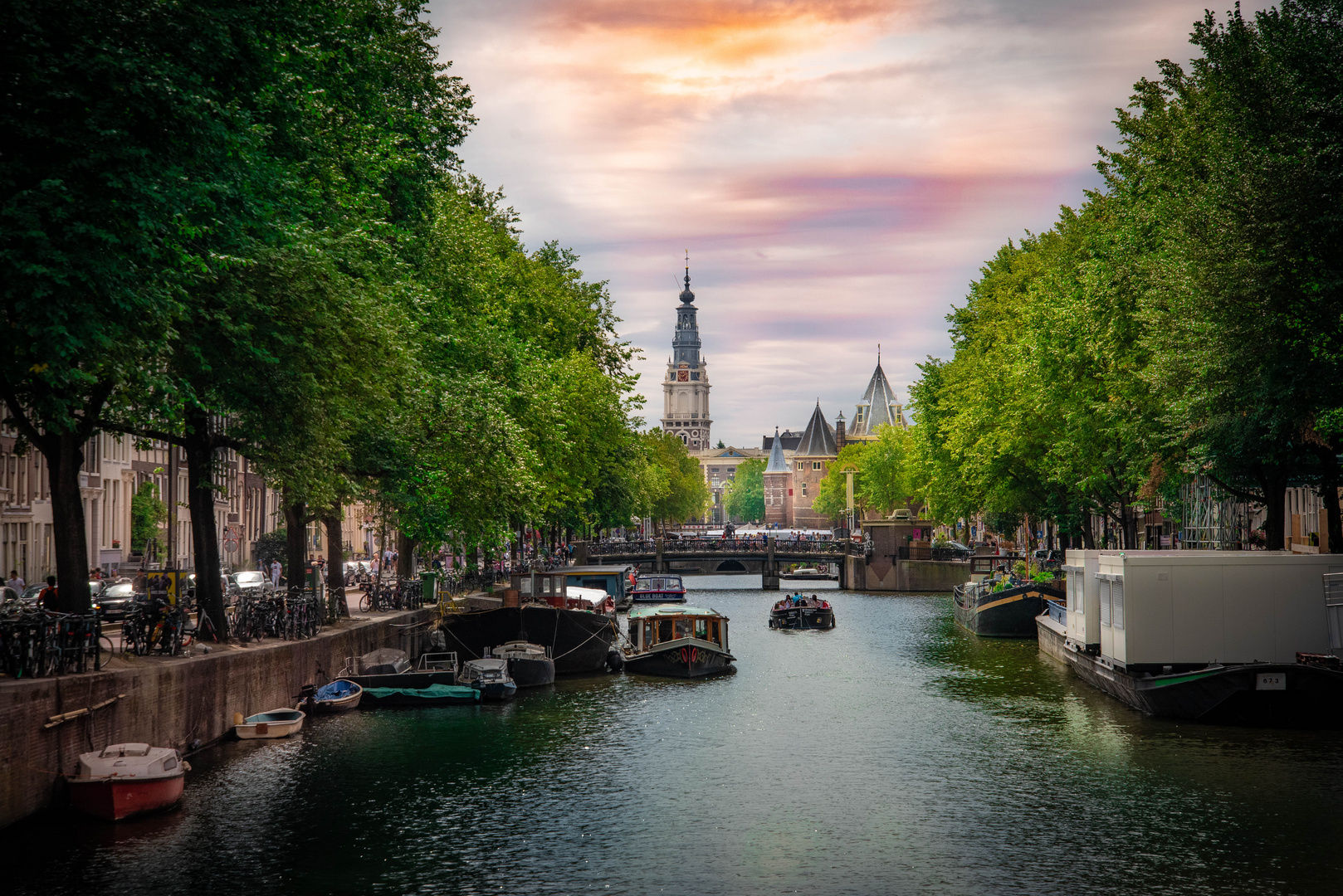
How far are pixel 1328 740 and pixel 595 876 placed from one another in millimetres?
18112

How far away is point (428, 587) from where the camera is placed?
175 feet

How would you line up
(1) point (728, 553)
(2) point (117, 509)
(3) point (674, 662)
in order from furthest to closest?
(1) point (728, 553), (2) point (117, 509), (3) point (674, 662)

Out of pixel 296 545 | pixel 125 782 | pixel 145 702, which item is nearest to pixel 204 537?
pixel 296 545

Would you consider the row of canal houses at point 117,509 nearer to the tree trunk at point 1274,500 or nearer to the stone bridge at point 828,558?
the stone bridge at point 828,558

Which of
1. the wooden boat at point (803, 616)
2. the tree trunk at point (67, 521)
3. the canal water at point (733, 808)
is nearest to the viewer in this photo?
the canal water at point (733, 808)

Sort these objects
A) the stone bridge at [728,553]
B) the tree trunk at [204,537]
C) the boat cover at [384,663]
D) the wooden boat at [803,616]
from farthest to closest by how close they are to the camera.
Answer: the stone bridge at [728,553]
the wooden boat at [803,616]
the boat cover at [384,663]
the tree trunk at [204,537]

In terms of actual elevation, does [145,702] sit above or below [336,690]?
above

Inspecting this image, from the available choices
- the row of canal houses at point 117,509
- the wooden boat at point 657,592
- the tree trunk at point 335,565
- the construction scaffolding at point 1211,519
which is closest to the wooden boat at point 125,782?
the row of canal houses at point 117,509

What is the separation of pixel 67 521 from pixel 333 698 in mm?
10928

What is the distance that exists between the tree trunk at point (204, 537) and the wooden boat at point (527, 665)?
11230 mm

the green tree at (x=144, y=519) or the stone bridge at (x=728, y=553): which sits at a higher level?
the green tree at (x=144, y=519)

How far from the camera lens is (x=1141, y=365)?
1795 inches

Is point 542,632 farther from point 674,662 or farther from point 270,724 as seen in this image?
point 270,724

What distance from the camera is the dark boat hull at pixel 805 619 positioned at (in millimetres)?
64938
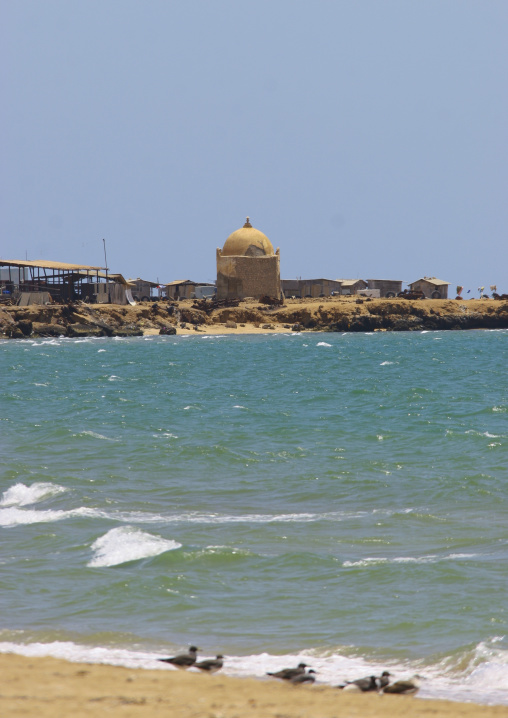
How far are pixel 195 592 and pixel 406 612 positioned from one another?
2.34 metres

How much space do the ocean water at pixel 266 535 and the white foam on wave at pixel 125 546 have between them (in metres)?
0.04

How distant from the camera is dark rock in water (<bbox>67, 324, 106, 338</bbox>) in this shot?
216 ft

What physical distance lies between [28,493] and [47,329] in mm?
52216

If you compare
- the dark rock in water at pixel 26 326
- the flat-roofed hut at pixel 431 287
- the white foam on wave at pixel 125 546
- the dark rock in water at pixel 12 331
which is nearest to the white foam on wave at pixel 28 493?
the white foam on wave at pixel 125 546

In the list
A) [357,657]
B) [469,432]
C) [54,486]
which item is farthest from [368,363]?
[357,657]

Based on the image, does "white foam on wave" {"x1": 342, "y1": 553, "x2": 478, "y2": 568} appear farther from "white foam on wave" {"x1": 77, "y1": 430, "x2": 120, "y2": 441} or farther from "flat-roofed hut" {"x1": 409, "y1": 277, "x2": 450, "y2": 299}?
"flat-roofed hut" {"x1": 409, "y1": 277, "x2": 450, "y2": 299}

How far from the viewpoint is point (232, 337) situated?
220 ft

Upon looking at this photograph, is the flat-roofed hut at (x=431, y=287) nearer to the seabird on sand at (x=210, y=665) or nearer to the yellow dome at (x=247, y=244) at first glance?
the yellow dome at (x=247, y=244)

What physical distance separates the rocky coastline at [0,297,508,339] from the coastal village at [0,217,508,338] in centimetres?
9

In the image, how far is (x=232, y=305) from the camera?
78.3 m

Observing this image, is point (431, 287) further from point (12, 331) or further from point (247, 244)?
point (12, 331)

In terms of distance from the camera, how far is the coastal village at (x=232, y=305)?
66.8 meters

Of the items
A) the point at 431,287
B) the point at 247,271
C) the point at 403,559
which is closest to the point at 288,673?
the point at 403,559

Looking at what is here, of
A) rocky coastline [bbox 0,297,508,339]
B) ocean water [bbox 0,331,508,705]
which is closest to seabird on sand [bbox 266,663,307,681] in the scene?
ocean water [bbox 0,331,508,705]
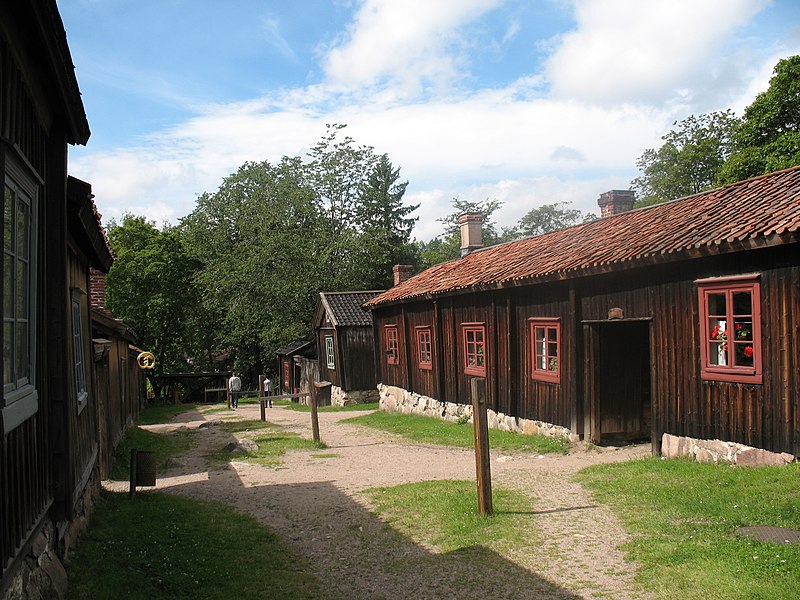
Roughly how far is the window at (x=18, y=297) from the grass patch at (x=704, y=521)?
15.9 feet

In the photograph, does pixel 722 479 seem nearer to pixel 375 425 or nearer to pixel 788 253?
pixel 788 253

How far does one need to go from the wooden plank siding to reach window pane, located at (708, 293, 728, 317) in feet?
0.84

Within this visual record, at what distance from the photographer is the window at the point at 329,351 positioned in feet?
98.0

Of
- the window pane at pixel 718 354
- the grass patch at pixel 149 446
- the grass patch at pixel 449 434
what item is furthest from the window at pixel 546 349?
the grass patch at pixel 149 446

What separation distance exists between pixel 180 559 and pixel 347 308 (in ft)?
73.1

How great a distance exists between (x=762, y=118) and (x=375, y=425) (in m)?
17.6

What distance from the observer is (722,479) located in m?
8.97

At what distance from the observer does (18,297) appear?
4.81m

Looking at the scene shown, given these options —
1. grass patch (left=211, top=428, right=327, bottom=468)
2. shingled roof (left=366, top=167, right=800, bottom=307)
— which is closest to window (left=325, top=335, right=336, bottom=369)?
shingled roof (left=366, top=167, right=800, bottom=307)

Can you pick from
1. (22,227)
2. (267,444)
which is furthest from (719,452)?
(267,444)

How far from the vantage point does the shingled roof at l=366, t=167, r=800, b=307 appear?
30.9ft

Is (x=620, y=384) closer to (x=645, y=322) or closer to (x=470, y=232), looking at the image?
(x=645, y=322)

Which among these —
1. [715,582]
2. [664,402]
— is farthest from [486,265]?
[715,582]

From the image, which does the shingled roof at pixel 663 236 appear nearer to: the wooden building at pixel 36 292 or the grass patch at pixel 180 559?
the grass patch at pixel 180 559
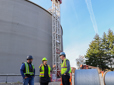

§ **To be done**
Return all of the rows above word for word, leaving out the pictures.

§ **Completed exercise**
How far are pixel 1328 740 and pixel 595 876 placed from one another in millimetres?
18112

How far away is point (428, 587) from where the camera is placed?
175 feet

How would you line up
(1) point (728, 553)
(2) point (117, 509)
(3) point (674, 662)
in order from furthest to closest?
(1) point (728, 553), (2) point (117, 509), (3) point (674, 662)

Out of pixel 296 545 | pixel 125 782 | pixel 145 702, which item is nearest to pixel 204 537?
pixel 296 545

Would you consider the row of canal houses at point 117,509 nearer to the tree trunk at point 1274,500 or nearer to the stone bridge at point 828,558?
the stone bridge at point 828,558

Which of
1. the wooden boat at point (803, 616)
2. the tree trunk at point (67, 521)
3. the canal water at point (733, 808)
is nearest to the viewer in this photo?
the canal water at point (733, 808)

Sort these objects
A) the stone bridge at [728,553]
B) the tree trunk at [204,537]
C) the boat cover at [384,663]
D) the wooden boat at [803,616]
from farthest to closest by how close they are to the camera.
Answer: the stone bridge at [728,553]
the wooden boat at [803,616]
the boat cover at [384,663]
the tree trunk at [204,537]

In terms of actual elevation, does [145,702] sit above or below [336,690]?
above

Inspecting this image, from the available choices
- the row of canal houses at point 117,509
- the wooden boat at point 657,592
- the tree trunk at point 335,565
- the construction scaffolding at point 1211,519
which is closest to the wooden boat at point 125,782?
the row of canal houses at point 117,509

What is the separation of pixel 67 521 from pixel 333 698 in mm?
10928

What is the distance that exists between the tree trunk at point (204, 537) and the wooden boat at point (527, 665)?
11230 mm

the green tree at (x=144, y=519) or the stone bridge at (x=728, y=553): which sits at a higher level?
the green tree at (x=144, y=519)

How far from the camera lens is (x=1141, y=365)?
1795 inches

Is point 542,632 farther from point 674,662 or farther from point 270,724 as seen in this image?
point 270,724

What distance from the camera is the dark boat hull at pixel 805 619 positioned at (in millimetres)?
64938
How far are pixel 195 592 and pixel 406 612 positioned from one another?
2.34 metres

How much space do the ocean water at pixel 266 535 and the white foam on wave at pixel 125 546 have between them (in metres)?
0.04

How distant from the camera is dark rock in water (<bbox>67, 324, 106, 338</bbox>) in this shot?
216 ft

What physical distance lies between [28,493] and [47,329] in mm?
52216

If you compare
- the dark rock in water at pixel 26 326
- the flat-roofed hut at pixel 431 287
- the white foam on wave at pixel 125 546
- the dark rock in water at pixel 12 331
which is nearest to the white foam on wave at pixel 28 493?
the white foam on wave at pixel 125 546

In the list
A) [357,657]
B) [469,432]
C) [54,486]
which item is farthest from [368,363]?
[357,657]

Based on the image, does "white foam on wave" {"x1": 342, "y1": 553, "x2": 478, "y2": 568} appear farther from "white foam on wave" {"x1": 77, "y1": 430, "x2": 120, "y2": 441} or farther from "flat-roofed hut" {"x1": 409, "y1": 277, "x2": 450, "y2": 299}?
"flat-roofed hut" {"x1": 409, "y1": 277, "x2": 450, "y2": 299}

How far from the viewpoint is point (232, 337) situated?
220 ft

Upon looking at this photograph, is the flat-roofed hut at (x=431, y=287) nearer to the seabird on sand at (x=210, y=665) or nearer to the yellow dome at (x=247, y=244) at first glance?
the yellow dome at (x=247, y=244)

What physical distance separates the rocky coastline at [0,297,508,339] from the coastal village at [0,217,508,338] in centimetres?
9

In the image, how far is (x=232, y=305) from the camera?
78.3 m

Observing this image, is point (431, 287) further from point (12, 331) or further from point (247, 244)?
point (12, 331)

In terms of distance from the camera, how far is the coastal village at (x=232, y=305)?
66.8 meters

Of the items
A) the point at 431,287
B) the point at 247,271
C) the point at 403,559
which is closest to the point at 288,673?
the point at 403,559

Looking at what is here, of
A) rocky coastline [bbox 0,297,508,339]
B) ocean water [bbox 0,331,508,705]
which is closest to seabird on sand [bbox 266,663,307,681] in the scene?
ocean water [bbox 0,331,508,705]
Roughly how far is the window at (x=18, y=297) from the grass patch at (x=704, y=521)?
15.9 feet

In the photograph, does pixel 722 479 seem nearer to pixel 375 425 or nearer to pixel 788 253?
pixel 788 253

How far does one need to go from the wooden plank siding to reach window pane, located at (708, 293, 728, 317) in feet?
0.84

Within this visual record, at what distance from the photographer is the window at the point at 329,351 positioned in feet?
98.0

Of
- the window pane at pixel 718 354
- the grass patch at pixel 149 446
- the grass patch at pixel 449 434
what item is furthest from the window at pixel 546 349?
the grass patch at pixel 149 446

What separation distance exists between pixel 180 559 and pixel 347 308 (in ft)?
73.1

How great a distance exists between (x=762, y=118) and (x=375, y=425) (in m)?
17.6

What distance from the observer is (722,479) located in m?
8.97

At what distance from the observer does (18,297) appear?
4.81m

Looking at the scene shown, given these options —
1. grass patch (left=211, top=428, right=327, bottom=468)
2. shingled roof (left=366, top=167, right=800, bottom=307)
— which is closest to window (left=325, top=335, right=336, bottom=369)?
shingled roof (left=366, top=167, right=800, bottom=307)

Can you pick from
1. (22,227)
2. (267,444)
which is furthest from (719,452)?
(267,444)

How far from the vantage point does the shingled roof at l=366, t=167, r=800, b=307 appear?
30.9ft

Is (x=620, y=384) closer to (x=645, y=322) or closer to (x=470, y=232), looking at the image?
(x=645, y=322)

Which among these —
1. [715,582]
2. [664,402]
— is farthest from [486,265]?
[715,582]

From the image, which does the shingled roof at pixel 663 236 appear nearer to: the wooden building at pixel 36 292 or the grass patch at pixel 180 559?
the grass patch at pixel 180 559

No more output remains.